Passage provided:
:::

What do you do if you are China and you’re making a comeback after COVID-19 with your first international offline (that’s face-to-face) trade congress for eight months?
Answer: host the China International Fair for Trade in Services (CIFTIS) in Beijing.
Actually, that’s China making quite a big statement – it’s another way of saying “we’re back in business” and it’s certainly a way of saying that services matter. Here are Guanlidao’s highlights from CIFTIS and China’s Ambassador to the UK, Xiaoming Liu‘s article in China Daily on the subject:
- In 2019, services’ value added accounted for 53.9 percent of China’s GDP and 59.4 percent of its economic growth.
- China’s total services imports and exports has been the world’s second largest for six consecutive years.
- CIFTIS hosted 17,000 businesses, 33 international organizations, 47 foreign embassies and 110 overseas business associations and institutions from 147 countries and regions.
- China is continuing its call to international businesses for engagement, explicitly offering an open and inclusive environment, unleashing innovation and mutually beneficial cooperation. Not new, but repeated.

:::

Exercise objective: Please list each group of participants that the CIFTIS passage says the fair hosted, with the number given for each.

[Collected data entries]
:::

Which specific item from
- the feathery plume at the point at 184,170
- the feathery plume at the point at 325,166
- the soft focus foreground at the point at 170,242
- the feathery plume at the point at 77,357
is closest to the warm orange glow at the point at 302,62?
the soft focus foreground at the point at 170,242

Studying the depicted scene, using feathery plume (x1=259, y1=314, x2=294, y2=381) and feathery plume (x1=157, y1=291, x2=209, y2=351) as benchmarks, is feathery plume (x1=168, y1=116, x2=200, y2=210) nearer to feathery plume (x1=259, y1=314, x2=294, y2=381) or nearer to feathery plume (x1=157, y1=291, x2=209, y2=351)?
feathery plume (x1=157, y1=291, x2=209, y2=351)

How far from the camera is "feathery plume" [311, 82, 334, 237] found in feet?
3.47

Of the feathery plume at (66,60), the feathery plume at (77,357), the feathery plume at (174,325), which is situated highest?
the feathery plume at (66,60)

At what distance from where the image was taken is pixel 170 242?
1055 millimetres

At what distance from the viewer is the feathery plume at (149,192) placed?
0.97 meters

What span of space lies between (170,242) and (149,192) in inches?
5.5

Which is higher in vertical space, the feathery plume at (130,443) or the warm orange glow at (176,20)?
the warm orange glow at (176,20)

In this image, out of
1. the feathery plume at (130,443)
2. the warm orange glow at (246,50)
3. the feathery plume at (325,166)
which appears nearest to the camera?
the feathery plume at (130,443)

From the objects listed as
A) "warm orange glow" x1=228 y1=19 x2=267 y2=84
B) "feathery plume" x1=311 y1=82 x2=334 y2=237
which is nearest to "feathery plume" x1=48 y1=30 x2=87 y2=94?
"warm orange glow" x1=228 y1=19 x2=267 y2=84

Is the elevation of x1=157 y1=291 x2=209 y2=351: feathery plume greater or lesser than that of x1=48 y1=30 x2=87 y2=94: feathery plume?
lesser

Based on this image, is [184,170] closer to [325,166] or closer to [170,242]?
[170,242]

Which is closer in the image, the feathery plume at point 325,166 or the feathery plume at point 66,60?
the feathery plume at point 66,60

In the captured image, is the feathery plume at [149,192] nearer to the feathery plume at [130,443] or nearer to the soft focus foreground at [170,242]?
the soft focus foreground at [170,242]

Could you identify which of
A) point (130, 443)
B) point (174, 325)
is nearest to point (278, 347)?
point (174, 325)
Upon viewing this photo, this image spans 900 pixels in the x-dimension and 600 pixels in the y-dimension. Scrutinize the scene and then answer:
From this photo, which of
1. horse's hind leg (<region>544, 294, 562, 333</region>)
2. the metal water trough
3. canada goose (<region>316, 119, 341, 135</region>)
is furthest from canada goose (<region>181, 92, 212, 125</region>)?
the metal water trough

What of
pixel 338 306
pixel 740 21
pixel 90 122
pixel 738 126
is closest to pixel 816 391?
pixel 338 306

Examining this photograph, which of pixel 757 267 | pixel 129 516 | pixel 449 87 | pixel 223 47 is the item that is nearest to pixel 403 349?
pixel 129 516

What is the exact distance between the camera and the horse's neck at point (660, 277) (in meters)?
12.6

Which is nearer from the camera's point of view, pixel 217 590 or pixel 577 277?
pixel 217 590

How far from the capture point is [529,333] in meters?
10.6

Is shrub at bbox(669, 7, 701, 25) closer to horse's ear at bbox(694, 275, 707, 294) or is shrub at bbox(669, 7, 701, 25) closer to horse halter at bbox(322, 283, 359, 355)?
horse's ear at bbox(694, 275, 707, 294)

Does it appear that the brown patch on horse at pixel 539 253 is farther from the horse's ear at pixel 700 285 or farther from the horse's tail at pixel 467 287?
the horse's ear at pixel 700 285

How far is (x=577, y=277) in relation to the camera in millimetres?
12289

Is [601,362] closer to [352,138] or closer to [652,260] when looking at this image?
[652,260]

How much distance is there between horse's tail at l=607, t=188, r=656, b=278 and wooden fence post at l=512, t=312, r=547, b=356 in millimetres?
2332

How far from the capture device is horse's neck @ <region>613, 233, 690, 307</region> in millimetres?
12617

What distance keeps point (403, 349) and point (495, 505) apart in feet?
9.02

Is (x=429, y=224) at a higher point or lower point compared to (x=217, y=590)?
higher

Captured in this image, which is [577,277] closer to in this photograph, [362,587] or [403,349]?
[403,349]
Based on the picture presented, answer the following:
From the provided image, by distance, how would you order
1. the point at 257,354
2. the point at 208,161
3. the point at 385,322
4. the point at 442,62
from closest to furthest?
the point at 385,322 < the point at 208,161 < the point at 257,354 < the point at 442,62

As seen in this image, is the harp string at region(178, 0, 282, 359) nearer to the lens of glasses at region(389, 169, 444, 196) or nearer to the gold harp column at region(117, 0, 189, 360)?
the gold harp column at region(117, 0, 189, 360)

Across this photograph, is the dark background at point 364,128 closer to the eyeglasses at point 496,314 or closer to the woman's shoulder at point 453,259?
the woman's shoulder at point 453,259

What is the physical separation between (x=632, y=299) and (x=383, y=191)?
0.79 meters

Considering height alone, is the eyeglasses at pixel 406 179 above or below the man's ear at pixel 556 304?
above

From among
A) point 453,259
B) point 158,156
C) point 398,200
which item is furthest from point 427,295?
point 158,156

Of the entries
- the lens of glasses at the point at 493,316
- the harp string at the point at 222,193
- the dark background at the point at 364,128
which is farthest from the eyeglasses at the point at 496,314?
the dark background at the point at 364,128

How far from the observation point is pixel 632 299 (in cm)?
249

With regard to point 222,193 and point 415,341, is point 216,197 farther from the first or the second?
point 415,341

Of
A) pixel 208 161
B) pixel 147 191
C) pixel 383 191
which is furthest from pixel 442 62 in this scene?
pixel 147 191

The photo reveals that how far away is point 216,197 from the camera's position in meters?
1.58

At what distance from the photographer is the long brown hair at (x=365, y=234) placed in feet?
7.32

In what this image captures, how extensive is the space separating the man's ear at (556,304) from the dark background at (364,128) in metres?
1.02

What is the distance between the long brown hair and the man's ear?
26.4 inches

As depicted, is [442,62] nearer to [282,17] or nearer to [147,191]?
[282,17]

:::

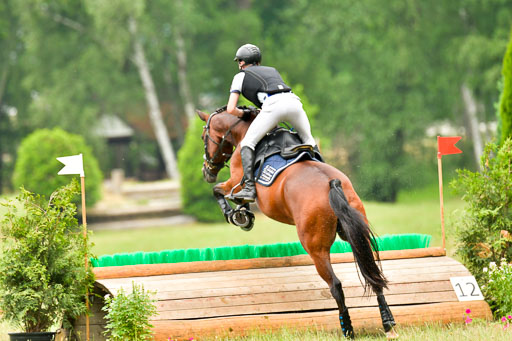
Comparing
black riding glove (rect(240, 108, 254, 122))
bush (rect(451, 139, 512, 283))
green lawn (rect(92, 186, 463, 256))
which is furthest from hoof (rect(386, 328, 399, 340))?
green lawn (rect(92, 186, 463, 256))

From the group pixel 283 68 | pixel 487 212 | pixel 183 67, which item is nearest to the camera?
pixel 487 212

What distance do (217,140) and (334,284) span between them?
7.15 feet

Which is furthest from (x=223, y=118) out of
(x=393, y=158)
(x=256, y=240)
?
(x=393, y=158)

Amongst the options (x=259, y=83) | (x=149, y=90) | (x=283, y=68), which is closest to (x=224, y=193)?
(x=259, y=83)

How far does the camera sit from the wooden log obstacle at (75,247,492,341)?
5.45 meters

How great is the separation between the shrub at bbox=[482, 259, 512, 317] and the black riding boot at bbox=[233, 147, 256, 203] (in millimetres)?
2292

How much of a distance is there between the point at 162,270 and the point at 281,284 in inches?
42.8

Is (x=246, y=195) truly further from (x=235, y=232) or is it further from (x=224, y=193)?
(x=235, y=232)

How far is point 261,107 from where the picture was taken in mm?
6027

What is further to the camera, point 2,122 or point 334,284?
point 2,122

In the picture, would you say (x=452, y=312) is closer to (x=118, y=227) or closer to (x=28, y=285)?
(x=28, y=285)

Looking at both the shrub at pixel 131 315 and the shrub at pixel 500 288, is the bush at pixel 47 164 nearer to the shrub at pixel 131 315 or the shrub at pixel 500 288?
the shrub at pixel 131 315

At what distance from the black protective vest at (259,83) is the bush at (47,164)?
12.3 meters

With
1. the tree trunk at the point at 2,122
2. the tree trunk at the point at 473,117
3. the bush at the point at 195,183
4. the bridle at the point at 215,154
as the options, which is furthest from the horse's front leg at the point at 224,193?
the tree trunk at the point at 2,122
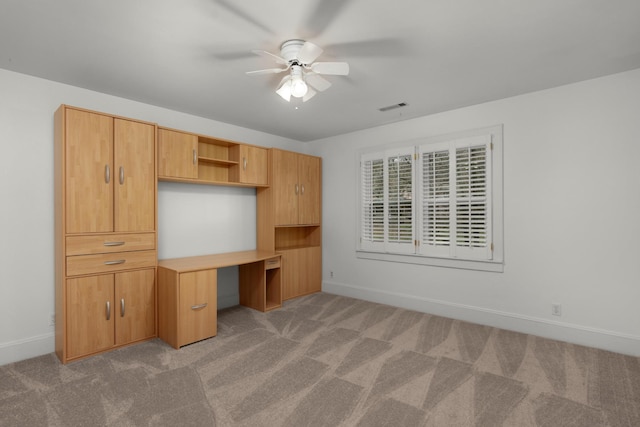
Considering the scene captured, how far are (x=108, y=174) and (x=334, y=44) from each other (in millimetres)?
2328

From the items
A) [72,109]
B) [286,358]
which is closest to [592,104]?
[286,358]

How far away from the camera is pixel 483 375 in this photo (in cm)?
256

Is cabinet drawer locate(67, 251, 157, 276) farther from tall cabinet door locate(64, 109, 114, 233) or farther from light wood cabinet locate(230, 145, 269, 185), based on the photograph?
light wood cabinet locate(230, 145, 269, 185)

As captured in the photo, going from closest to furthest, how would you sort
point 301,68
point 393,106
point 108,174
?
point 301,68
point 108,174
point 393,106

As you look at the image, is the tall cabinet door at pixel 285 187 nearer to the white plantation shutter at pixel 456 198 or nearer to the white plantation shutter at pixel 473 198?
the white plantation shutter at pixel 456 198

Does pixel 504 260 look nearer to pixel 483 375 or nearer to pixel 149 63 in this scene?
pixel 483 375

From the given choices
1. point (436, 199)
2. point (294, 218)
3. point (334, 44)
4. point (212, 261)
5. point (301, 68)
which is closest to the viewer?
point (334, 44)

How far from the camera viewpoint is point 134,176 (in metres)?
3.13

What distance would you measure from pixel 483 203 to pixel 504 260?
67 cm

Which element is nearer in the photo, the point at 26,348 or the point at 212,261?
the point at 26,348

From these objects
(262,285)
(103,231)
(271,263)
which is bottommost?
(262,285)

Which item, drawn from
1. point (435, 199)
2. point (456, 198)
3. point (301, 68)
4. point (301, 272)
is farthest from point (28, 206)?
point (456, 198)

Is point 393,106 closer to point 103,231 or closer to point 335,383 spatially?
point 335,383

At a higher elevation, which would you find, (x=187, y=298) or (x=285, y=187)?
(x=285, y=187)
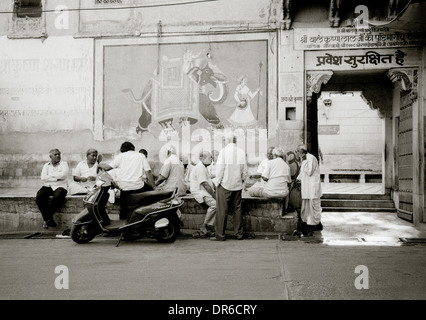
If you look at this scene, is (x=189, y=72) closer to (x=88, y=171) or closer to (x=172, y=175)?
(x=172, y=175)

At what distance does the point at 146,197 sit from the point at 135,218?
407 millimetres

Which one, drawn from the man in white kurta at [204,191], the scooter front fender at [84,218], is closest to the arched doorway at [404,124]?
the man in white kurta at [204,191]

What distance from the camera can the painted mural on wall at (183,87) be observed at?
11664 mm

:::

Written response:
- Businesses: 17,000
- International organizations: 33
- Foreign embassies: 47
- Overseas business associations and institutions: 110